Reference Work Entry

Rheumatology and Immunology Therapy

pp 664 -665



Solitary osteochondroma, hereditary multiple exostoses, post-traumatic osteochondroma, post irradiation osteochondroma, osteocartilaginous exostosis, Ollier's disease.


An osteochondroma is a cartilage-covered osseous excrescence that arises from the surface of a bone. The most frequent type of osteochondroma is a solitary osteochondroma which is relatively frequent. Solitary osteochondromas are 20–50% of all benign bone tumors. Etiology is unclear. 70–80% of osteochondromas occur in patients who are younger than twenty years of age. The vast majority of solitary osteochondromas are asymptomatic and detected as an incidental finding. Typical characteristic course is a non-tender, painless, slowly growing mass. However, some subjects may experience pathologic fracture through the exostosis, irritation or damage to adjacent nerves or vessels, spinal cord compression if they occur on the vertebral bodies or even urinary tract obstruction. The anatomic location of solitary osteochondromas in decreasing order of frequency is as follows: femur, humerus, tibia, small bones of the hand and foot, scapula and vertebral body. They have also been reported rarely to occur arising from a rib, skull, scapula and clavicle. Radiographically, they have the appearance of an osseous protuberance arising from the external surface of the long tuberal bone, containing spongiosa and cortex that are continuous with those of the parent bone. Osteochondromas have the potential to continue growth throughout the period of overall skeletal growth. This growth of solitary osteochondromas usually stops at the latest during at puberty, but it may stop anytime prior to that. There have been cases of spontaneous resolution of chondromas. Potential complications of osteochondroma are fracture, osseous deformity, vascular injury from mechanical displacement or blockage of arterial flow, neurologic compromise secondary to compression of a nerve or nerve root, bursae formation at the tip of the lesion and malignant transformation. The risk of malignant transformation of a solitary osteochondroma is approximately 1% or less.
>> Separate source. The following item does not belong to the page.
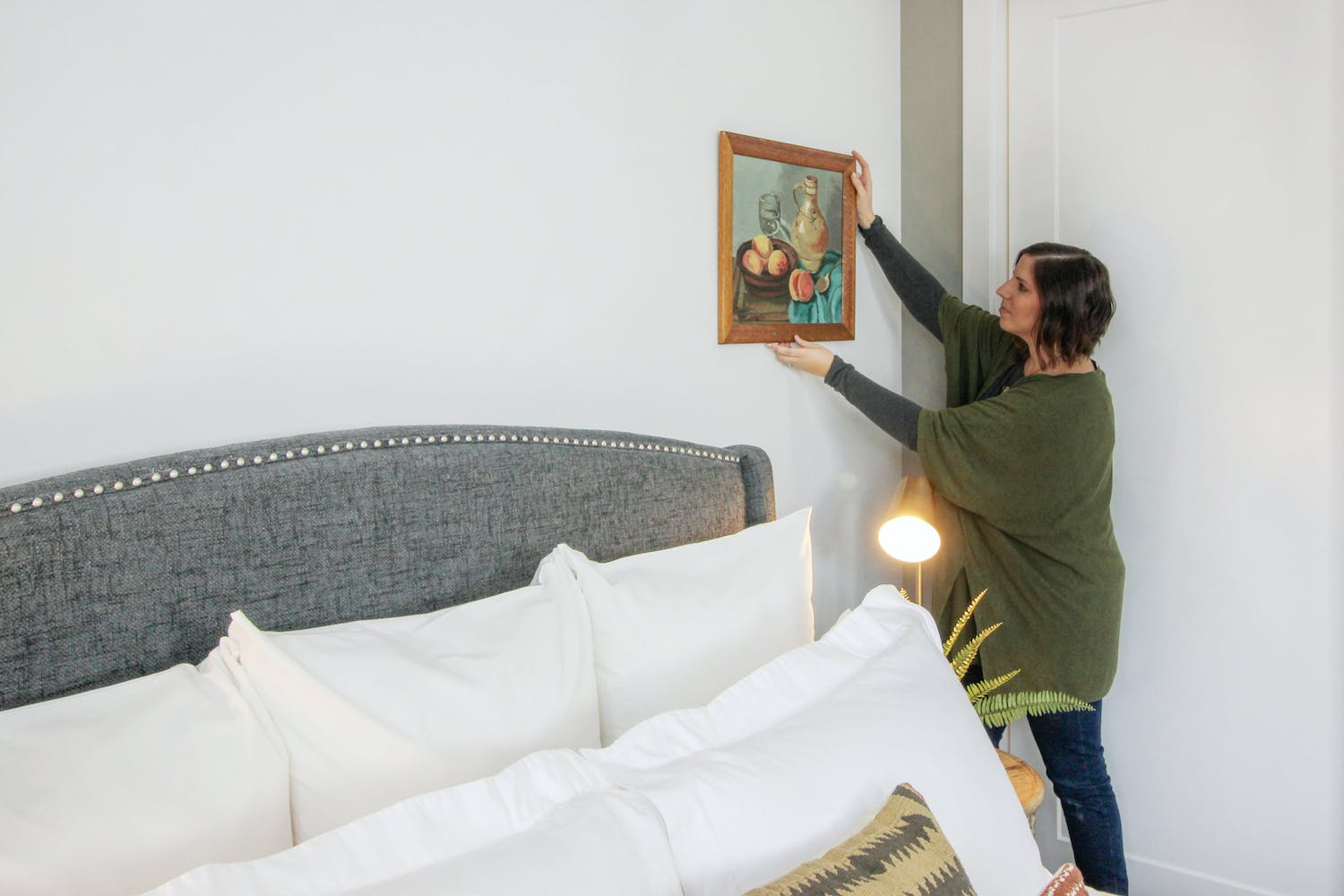 an interior decorator placing a painting on a bedroom wall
Hereditary multiple osteoses (Ollier's disease) is an autosomal dominant disorder associated with clinical abnormalities in the first or second decade of life. Positive family history for the same disorder is present in two thirds of the patients. Common findings are multiple palpable osseous protuberances secondary bony deformities caused by shortening and bowing of bones and mechanical joint restriction. Patients may exhibit more than one hundred osteochondromas. Sites of distribution are similar to solitary osteochondromas; except in hereditary multiple exostoses, there is a greater tendency for involvement of the scapula, innominate bone and ribs. Complications associated with hereditary multiple exostoses are the same as solitary lesions, except they are more frequent in the hereditary form. The most striking difference is the malignant transformation in up to 27% of patients with hereditary multiple exostoses.
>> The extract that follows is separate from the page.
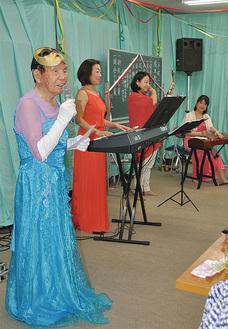 演奏に合わせドレス姿で踊りを披露した杉山さん(手前)=榎本公会堂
Analgesia for painful lesions.


The primary treatment for osteochondromas, whether they are solitary or multiple, is surgical excision. The mere presence of an osteochondroma is not an indication for surgery. Reasonable indications include: 1) pain from external trauma or irritation of surrounding soft tissues, 2) growth disturbance leading to angular deformity or limb length discrepancy, 3) joint motion compromised by juxta-articular lesions, 4) soft tissue impingement or tethering, including tendon, nerve or vessel, 5) spinal cord compression, 6) false aneurysm produced by an osteochondroma, 7) painful bursal formation, 8) obvious cosmetic deformity, and 9) a rapid increase in the size of a lesion. In addition, surgical biopsy is indicated for any osteochondroma that suggests risk for malignant transformation.


Both solitary and hereditary multiple exostoses are long-standing lesions. The prognosis is determined primarily by the risk for malignant transformation.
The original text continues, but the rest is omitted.